------ Information shown ------

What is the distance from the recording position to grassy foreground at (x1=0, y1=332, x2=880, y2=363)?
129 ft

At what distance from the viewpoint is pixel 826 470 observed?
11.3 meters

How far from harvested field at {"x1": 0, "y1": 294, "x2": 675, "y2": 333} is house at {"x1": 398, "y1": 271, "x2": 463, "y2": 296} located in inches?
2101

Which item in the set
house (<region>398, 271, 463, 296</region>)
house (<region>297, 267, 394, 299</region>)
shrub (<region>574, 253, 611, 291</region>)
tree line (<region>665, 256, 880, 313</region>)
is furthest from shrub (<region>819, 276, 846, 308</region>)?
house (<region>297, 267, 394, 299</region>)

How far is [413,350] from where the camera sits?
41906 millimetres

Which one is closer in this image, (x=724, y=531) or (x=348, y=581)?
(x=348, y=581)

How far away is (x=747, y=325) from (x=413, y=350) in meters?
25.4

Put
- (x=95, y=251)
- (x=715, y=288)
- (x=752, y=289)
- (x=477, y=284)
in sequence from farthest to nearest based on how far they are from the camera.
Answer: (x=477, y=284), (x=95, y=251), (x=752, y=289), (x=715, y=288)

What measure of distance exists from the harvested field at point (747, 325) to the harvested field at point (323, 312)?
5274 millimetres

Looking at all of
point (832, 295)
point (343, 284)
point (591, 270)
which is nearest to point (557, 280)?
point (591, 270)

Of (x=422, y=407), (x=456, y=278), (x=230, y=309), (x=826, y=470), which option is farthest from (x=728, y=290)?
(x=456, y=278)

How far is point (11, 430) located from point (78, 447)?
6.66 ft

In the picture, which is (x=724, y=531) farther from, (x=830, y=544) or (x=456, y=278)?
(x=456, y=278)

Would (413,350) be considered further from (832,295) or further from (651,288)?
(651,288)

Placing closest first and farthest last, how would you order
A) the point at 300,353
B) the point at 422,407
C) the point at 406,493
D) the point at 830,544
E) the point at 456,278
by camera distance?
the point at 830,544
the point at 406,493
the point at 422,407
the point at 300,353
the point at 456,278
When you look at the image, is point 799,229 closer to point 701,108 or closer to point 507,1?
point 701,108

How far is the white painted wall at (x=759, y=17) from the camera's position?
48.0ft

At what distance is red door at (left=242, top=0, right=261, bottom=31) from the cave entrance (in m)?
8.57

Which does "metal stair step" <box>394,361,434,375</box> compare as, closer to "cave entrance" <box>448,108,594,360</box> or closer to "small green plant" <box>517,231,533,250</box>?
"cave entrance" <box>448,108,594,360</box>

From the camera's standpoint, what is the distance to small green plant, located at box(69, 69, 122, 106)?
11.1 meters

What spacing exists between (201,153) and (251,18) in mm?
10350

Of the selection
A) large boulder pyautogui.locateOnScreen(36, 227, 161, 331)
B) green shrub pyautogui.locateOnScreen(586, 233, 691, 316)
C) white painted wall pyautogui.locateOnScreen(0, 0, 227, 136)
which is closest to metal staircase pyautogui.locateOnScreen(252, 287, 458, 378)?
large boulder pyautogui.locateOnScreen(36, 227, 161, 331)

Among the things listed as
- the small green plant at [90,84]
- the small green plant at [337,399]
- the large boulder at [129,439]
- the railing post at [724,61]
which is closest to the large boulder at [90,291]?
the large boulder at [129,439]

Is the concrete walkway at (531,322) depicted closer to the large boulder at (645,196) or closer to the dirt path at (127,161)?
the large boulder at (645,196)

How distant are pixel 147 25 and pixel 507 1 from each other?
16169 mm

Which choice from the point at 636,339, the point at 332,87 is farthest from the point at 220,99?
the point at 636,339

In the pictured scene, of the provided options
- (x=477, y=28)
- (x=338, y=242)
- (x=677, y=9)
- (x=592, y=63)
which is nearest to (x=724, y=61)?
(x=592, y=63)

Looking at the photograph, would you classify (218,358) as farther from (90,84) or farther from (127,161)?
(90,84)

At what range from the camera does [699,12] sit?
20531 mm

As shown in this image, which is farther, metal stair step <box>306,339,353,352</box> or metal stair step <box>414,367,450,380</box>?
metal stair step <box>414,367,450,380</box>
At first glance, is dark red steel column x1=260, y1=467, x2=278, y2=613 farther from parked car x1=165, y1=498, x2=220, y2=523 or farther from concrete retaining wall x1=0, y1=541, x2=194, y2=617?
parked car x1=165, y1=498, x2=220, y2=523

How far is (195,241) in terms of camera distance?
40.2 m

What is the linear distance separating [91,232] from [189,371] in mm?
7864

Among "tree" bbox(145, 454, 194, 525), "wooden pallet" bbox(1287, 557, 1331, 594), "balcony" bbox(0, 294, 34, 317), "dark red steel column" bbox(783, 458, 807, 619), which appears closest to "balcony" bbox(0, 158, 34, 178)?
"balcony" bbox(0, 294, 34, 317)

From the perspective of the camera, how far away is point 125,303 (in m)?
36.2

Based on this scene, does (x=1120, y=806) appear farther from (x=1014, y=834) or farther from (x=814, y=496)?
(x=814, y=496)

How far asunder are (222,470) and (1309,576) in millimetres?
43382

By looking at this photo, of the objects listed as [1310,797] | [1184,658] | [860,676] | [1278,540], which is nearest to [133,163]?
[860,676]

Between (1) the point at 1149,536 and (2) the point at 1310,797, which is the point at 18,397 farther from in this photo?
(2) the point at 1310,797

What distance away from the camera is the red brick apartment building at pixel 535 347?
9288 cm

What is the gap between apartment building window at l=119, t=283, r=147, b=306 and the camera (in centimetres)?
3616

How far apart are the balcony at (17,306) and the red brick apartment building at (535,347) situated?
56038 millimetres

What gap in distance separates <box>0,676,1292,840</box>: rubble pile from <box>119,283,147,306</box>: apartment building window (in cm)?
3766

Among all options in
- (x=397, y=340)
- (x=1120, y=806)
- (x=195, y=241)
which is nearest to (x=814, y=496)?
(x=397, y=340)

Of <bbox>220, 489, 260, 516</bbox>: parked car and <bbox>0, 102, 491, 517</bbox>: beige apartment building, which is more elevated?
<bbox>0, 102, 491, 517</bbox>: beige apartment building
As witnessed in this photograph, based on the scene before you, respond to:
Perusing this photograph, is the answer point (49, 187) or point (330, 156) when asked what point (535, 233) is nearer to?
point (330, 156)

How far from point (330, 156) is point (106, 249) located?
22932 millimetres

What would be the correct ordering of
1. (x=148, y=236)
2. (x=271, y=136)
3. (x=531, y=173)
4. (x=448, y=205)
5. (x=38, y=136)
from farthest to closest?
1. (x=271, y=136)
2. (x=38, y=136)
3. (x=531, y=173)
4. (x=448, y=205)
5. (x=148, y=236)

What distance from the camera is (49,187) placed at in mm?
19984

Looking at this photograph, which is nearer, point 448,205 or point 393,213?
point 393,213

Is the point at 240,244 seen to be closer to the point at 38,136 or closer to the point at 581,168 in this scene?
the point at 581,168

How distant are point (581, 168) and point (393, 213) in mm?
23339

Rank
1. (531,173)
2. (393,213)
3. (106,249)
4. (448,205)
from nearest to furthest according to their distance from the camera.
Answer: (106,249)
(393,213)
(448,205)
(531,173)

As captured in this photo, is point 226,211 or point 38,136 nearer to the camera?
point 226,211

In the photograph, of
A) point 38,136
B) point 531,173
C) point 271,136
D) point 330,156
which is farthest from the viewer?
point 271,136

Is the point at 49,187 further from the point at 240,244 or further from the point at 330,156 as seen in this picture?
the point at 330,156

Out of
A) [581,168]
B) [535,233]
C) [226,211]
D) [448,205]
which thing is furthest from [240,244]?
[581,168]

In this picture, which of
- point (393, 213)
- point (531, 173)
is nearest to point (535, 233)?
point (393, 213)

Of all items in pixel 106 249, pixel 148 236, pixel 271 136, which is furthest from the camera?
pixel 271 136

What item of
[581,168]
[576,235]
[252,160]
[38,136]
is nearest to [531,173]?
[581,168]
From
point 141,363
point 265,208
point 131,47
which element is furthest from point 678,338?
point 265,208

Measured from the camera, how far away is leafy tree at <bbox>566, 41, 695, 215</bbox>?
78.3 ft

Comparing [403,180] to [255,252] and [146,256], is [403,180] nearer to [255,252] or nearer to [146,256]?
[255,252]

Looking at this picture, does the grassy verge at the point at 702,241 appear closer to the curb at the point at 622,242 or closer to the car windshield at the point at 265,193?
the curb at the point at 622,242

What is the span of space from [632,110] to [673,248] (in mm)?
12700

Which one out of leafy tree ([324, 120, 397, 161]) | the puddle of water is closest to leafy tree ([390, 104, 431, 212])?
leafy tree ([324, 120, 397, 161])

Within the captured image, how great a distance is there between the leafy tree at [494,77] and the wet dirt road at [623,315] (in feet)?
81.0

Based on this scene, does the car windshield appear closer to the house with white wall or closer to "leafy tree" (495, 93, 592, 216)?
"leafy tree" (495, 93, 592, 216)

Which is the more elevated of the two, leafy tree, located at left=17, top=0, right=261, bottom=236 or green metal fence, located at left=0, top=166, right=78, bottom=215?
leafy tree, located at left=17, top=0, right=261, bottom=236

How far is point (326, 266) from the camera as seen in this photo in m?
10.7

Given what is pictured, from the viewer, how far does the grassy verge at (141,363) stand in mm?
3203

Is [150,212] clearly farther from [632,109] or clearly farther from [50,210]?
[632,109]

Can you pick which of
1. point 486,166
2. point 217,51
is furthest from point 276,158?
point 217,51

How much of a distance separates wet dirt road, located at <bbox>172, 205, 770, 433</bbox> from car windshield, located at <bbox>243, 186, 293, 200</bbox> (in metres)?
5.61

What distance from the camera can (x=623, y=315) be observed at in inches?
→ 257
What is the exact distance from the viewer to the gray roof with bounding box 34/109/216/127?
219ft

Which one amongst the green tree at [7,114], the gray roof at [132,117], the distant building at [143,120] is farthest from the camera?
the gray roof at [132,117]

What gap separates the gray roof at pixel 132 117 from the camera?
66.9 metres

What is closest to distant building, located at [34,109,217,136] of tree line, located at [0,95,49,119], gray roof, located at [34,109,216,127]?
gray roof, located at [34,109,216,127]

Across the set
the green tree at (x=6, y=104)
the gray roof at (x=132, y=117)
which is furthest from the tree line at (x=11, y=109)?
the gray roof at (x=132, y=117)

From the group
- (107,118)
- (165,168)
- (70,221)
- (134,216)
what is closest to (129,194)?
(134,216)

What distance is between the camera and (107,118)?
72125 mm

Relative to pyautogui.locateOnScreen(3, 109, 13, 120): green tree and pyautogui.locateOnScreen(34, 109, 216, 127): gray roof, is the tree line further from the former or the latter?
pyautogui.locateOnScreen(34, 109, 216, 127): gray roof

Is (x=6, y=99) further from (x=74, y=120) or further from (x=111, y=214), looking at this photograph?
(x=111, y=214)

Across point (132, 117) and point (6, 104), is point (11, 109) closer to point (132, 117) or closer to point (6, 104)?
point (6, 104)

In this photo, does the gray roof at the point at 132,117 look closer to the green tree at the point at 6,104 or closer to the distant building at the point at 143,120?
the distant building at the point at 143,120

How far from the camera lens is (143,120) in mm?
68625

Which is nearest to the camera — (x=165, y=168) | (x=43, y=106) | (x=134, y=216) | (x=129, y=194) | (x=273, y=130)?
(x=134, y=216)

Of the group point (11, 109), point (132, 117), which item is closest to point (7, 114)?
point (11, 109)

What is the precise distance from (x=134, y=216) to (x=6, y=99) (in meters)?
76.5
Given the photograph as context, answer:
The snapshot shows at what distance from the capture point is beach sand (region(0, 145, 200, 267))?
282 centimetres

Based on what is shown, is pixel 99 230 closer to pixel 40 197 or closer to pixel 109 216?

------

- _Stated problem_
The answer consists only of the lines from the one containing "Is (x=6, y=99)" to the end of the records, each written out exactly.

- _Completed task_
Is (x=6, y=99) further from (x=74, y=120) or further from (x=111, y=214), looking at this photograph?
(x=111, y=214)

Across point (132, 117) and point (6, 104), is point (11, 109) closer to point (132, 117) or closer to point (6, 104)?
point (6, 104)

In this photo, does the gray roof at the point at 132,117 look closer to the green tree at the point at 6,104 or closer to the distant building at the point at 143,120?
the distant building at the point at 143,120

How far from the camera lens is (143,120) in mm?
68625

Which is nearest to the camera — (x=165, y=168) | (x=43, y=106) | (x=134, y=216) | (x=129, y=194) | (x=273, y=130)?
(x=134, y=216)

Of the group point (11, 109), point (132, 117), which item is closest to point (7, 114)?
point (11, 109)

What is the precise distance from (x=134, y=216) to (x=6, y=99) (in meters)?
76.5
Given the photograph as context, answer:
The snapshot shows at what distance from the capture point is beach sand (region(0, 145, 200, 267))?
282 centimetres

Based on what is shown, is pixel 99 230 closer to pixel 40 197 or closer to pixel 109 216?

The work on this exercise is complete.